Pela articulação de partidos e políticos em
face de um possível impeachment da Presidente Dilma, se nota que estão sendo
tomadas as providências em nome da tomada e manutenção do poder. Velhos jogos
tendem a manter os mesmos jogadores. E aqueles que estão indo às ruas mostrar
sua revolta com a corrupção tornam-se joguetes nas mãos desses políticos que,
descaradamente, estão arrumando o terreno para tomar posse assim que ele
estiver desocupado.
Joguete... É a isso que pode estar destinado
o papel dos que pedem o fim da corrupção. As vítimas salvas pelo herói fictício
Marshall estão longe de representar as vítimas da corrupção do herói Sérgio Moro,
pois ele mesmo já se tornou vítima do seu próprio método. Quando as ratazanas de
Brasília não precisarem mais dele, enterrarão seu nome como um traidor,
charlatão ou qualquer coisa que seja desprezível aos olhos da massa.

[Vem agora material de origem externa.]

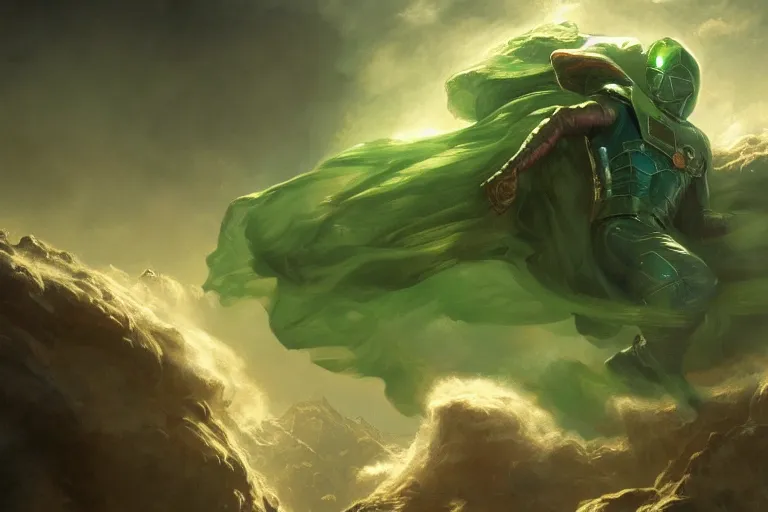 Image similar to Mysterio appearing gigantic emerging from a cloud of green smoke, trending on Artstation, highly detailed, HD wallpaper, 4k, photorealistic, digital art, art by artgerm and Greg Rutkowski and Alphonse Mucha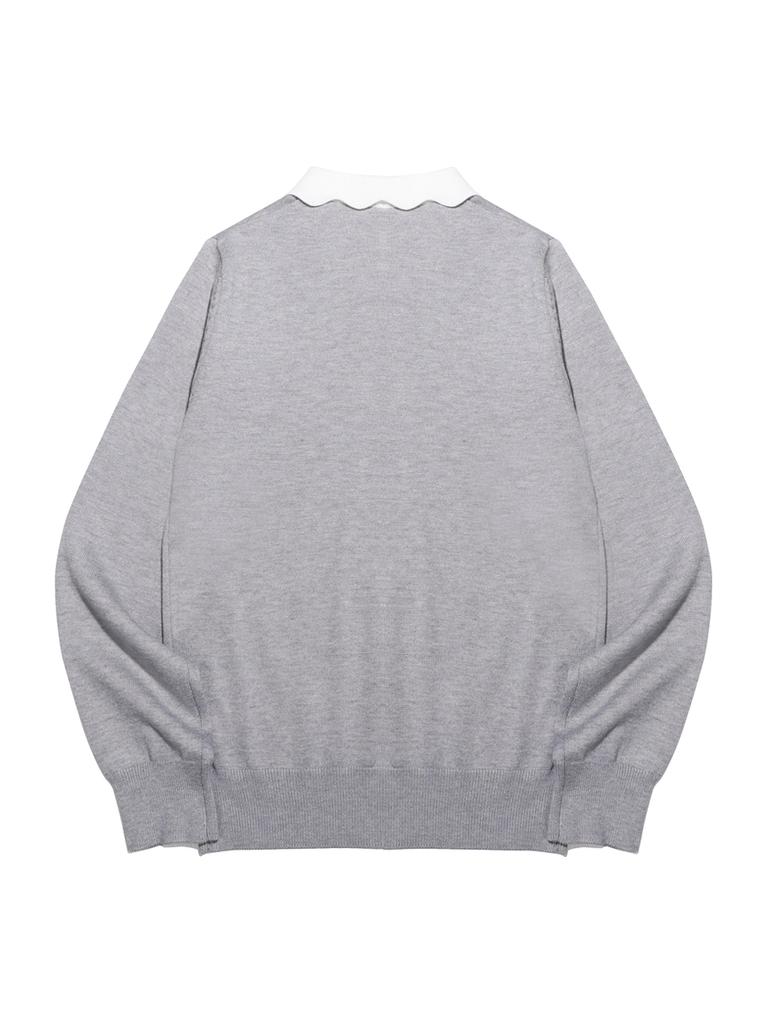20TH HOLE Scallop Collar Long Sleeve Knit Women [Light Grey]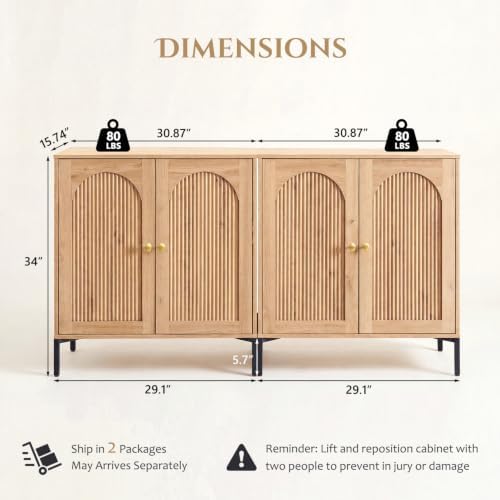 IFBUY 61.75" W Mid Century Modern TV Stands for Living Room, Natural Oak - Image 2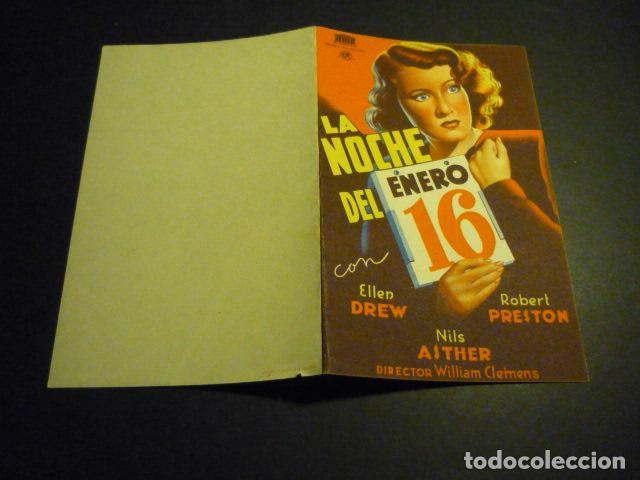 Folhetos de m&atilde;o de filmes antigos de cinema: LA NOCHE DEL 16 DE ENERO PROGRAMA DE CINE DOBLE SIN PUBLICIDAD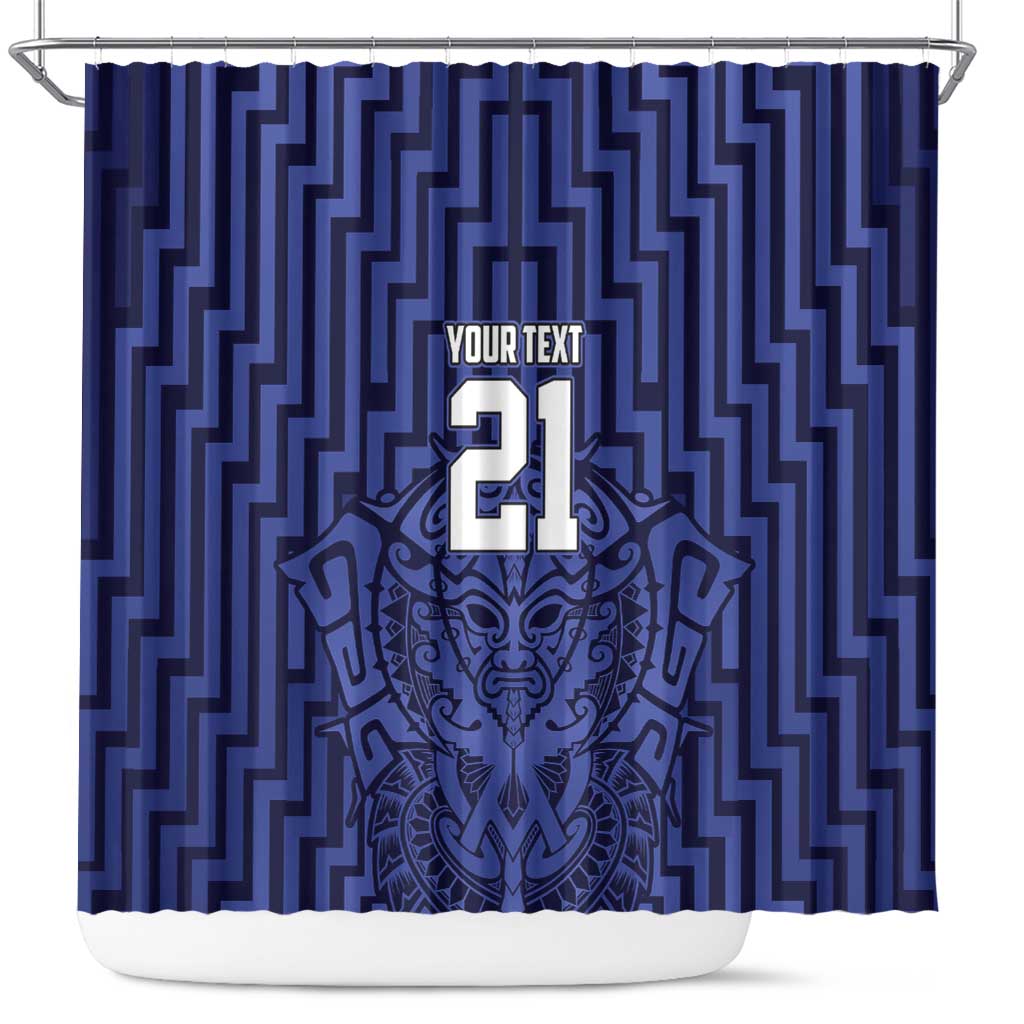 Custom Basketball New Zealand Shower Curtain Blue Maori Ta Moko Indigenous - Aussie Hoodie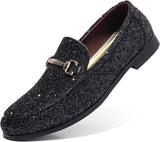 VIM Men's Glitter Dress Shoes Metallic Sequins Tuxedo Luxury Gold Buckle Loafers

Lembro bem do Juiz Marshall, e sua comparação foi muito apropriada, assim como o desfecho infeliz que você prevê para o Juiz Moro. O Juiz Marshall lutava contra um sistema jurídico técnico que, embora moroso pretendia chegar a um final justo, enquanto o Juiz Moro luta contra um sistema político desvirtuado, um Congresso pervertido, uma mídia tendenciosa e um povo burro e tão corrupto quanto os próprios políticos que ele elege.